* _EXERCISE_: Using the listing below, copy exactly each line from the one that has "this 640×480 image." through the one that has "this 845×633 image."; omit the pictures.

* _ENTRIES SUPPLIED_:
──────

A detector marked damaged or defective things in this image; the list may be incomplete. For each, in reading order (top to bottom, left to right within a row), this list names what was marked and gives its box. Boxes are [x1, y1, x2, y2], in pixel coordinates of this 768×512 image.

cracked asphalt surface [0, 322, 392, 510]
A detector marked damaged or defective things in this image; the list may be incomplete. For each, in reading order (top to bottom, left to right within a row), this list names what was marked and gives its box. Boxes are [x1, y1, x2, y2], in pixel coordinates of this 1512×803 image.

──────

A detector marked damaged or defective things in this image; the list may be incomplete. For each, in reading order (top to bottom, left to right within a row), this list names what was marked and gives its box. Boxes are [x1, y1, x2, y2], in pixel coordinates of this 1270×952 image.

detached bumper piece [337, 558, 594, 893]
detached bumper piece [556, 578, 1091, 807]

──────

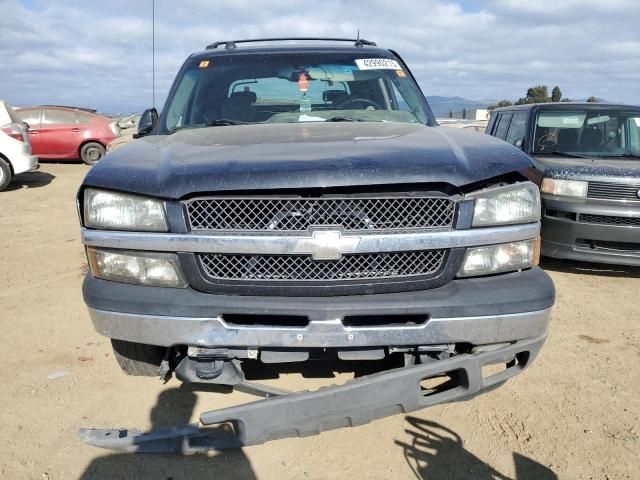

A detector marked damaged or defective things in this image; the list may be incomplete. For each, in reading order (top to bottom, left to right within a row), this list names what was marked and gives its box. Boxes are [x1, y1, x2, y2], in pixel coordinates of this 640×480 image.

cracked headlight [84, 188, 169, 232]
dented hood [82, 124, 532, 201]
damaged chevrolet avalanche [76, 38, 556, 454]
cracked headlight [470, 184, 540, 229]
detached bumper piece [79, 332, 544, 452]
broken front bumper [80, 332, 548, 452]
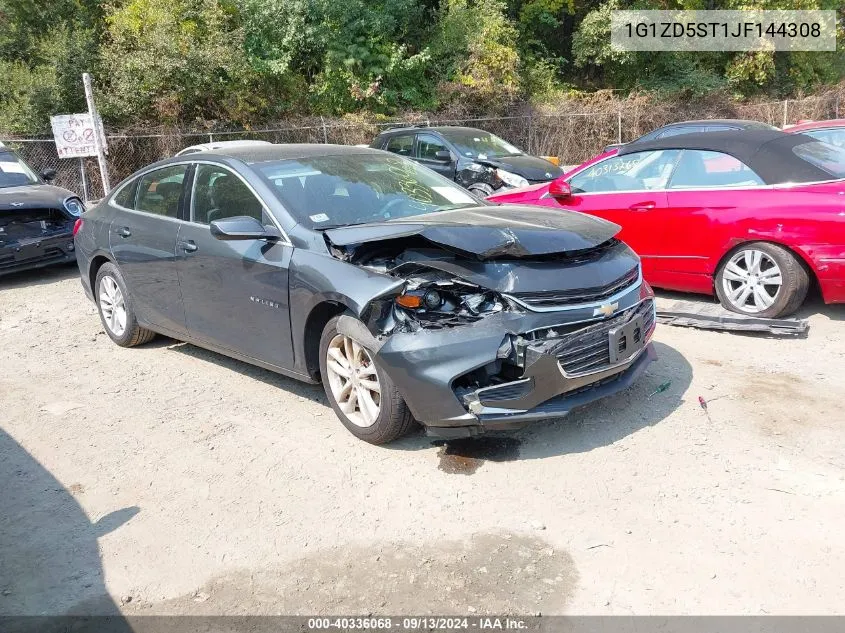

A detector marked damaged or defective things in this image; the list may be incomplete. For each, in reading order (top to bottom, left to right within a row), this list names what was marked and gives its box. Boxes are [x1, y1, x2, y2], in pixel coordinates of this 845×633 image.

──────

* _SOLUTION TO THIS TASK_:
A detector marked damaged or defective things in this image; the list may be incomplete. For each, in reading order (top to bottom, left to right within a row), this list names what was marked and gives its box. Boxes are [x1, y1, x2, y2], in pixel coordinates of this 640×480 image.

cracked headlight [84, 188, 169, 232]
dented hood [82, 124, 532, 201]
damaged chevrolet avalanche [76, 38, 556, 454]
cracked headlight [470, 184, 540, 229]
detached bumper piece [79, 332, 544, 452]
broken front bumper [80, 332, 548, 452]

A detector marked damaged or defective things in this image; the list may be incomplete. For each, in reading order (top to bottom, left to right within a row), this list names what was marked and gives its box. Boxes are [x1, y1, x2, y2], in pixel coordinates of this 845×633 image.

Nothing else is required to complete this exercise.